===== READING PASSAGE

Am I doing something wrong, maybe missing some compiler/linker flags?

Here is the minimal patch I used to build, including build script:

diff --git a/build-sycl.cmd b/build-sycl.cmd
new file mode 100644
index 0000000..270c184
--- /dev/null
+++ b/build-sycl.cmd
@@ -0,0 +1,61 @@
+@echo off
+setlocal
+
+rem 1. Set the following for the options you want to build.
+set CUDNN=true
+set CUDA=true
+set DX12=false
+set OPENCL=false
+set MKL=false
+set DNNL=true
+set OPENBLAS=false
+set EIGEN=false
+set TEST=false
+
+rem 2. Edit the paths for the build dependencies.
+set CUDA_PATH=C:\Program Files\NVIDIA GPU Computing Toolkit\CUDA\v10.0
+set CUDNN_PATH=%CUDA_PATH%
+set OPENBLAS_PATH=C:\OpenBLAS
+set MKL_PATH=C:\Program Files (x86)\Intel\oneAPI\mkl\latest\
+set DNNL_PATH=C:\Program Files (x86)\Intel\oneAPI\dnnl\latest\cpu_iomp
+set OPENCL_LIB_PATH=%CUDA_PATH%\lib\x64
+set OPENCL_INCLUDE_PATH=%CUDA_PATH%\include
+
+rem 3. In most cases you won't need to change anything further down.

==========

**JOB 1**
In the build script patch, which three build options are set to true?

===== PROVIDED DATA

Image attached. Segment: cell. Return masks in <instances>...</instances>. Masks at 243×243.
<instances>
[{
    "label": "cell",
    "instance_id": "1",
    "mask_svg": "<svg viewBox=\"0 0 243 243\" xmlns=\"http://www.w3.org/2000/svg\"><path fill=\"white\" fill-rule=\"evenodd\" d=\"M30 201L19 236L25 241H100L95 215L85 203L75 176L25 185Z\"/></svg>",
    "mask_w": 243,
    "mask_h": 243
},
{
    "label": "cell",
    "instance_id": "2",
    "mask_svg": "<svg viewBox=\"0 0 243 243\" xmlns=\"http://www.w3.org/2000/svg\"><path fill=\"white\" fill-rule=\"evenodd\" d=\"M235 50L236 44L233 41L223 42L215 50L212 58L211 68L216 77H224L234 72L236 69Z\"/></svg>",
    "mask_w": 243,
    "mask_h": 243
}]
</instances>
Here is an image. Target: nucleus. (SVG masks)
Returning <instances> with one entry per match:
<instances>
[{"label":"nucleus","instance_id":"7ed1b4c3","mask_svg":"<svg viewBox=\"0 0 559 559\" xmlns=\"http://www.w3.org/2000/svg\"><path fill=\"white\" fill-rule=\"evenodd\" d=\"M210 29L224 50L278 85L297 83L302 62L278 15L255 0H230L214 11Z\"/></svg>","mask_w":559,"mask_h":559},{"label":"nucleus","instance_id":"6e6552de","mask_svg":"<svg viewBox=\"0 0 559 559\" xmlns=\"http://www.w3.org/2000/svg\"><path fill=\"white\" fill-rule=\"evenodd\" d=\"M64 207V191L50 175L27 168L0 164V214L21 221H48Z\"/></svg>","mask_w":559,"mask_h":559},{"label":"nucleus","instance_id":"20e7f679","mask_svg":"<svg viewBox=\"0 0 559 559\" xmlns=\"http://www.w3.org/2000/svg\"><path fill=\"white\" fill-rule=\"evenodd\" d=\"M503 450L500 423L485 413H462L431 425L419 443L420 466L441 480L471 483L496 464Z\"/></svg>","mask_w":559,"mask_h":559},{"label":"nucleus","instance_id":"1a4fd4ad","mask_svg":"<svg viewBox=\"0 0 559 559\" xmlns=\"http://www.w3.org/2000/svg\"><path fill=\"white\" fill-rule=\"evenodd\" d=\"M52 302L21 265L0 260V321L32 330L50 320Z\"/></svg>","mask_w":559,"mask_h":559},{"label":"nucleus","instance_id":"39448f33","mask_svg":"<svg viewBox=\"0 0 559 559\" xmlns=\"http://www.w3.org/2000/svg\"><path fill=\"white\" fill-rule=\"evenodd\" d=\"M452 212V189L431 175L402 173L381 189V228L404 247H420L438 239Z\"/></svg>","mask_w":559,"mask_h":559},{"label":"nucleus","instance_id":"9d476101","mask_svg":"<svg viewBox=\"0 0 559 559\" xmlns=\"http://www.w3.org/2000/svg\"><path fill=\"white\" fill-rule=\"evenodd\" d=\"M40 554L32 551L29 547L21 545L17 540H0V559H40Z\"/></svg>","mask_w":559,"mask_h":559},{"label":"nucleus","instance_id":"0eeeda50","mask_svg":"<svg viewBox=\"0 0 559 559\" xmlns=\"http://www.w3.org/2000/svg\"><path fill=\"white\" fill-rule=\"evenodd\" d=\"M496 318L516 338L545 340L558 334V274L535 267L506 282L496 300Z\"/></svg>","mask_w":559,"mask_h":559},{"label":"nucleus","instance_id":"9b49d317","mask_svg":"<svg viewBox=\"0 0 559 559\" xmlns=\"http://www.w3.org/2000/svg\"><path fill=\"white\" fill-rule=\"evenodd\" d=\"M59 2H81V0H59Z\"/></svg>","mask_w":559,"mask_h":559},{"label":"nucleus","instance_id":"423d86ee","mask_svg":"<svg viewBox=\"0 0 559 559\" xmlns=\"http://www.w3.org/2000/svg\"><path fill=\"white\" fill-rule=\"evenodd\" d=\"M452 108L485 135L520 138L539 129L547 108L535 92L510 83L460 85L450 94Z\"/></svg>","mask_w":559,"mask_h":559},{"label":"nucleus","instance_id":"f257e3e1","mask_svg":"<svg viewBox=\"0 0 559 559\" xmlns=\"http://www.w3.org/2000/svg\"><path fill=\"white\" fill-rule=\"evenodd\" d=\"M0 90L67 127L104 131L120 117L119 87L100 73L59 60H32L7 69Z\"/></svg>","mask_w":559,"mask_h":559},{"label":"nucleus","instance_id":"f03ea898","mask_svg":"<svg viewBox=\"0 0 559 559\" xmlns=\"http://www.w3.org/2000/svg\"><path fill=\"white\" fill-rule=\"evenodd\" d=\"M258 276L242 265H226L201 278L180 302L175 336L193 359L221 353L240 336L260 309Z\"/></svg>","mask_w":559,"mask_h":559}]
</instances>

==========

**JOB 2**
Report each line of the listing that contains the string "masks", treating uppercase and lowercase letters as different.

**CORRECT OUTPUT 1**
CUDNN, CUDA, and DNNL

**CORRECT OUTPUT 2**
Image attached. Segment: cell. Return masks in <instances>...</instances>. Masks at 243×243.
Here is an image. Target: nucleus. (SVG masks)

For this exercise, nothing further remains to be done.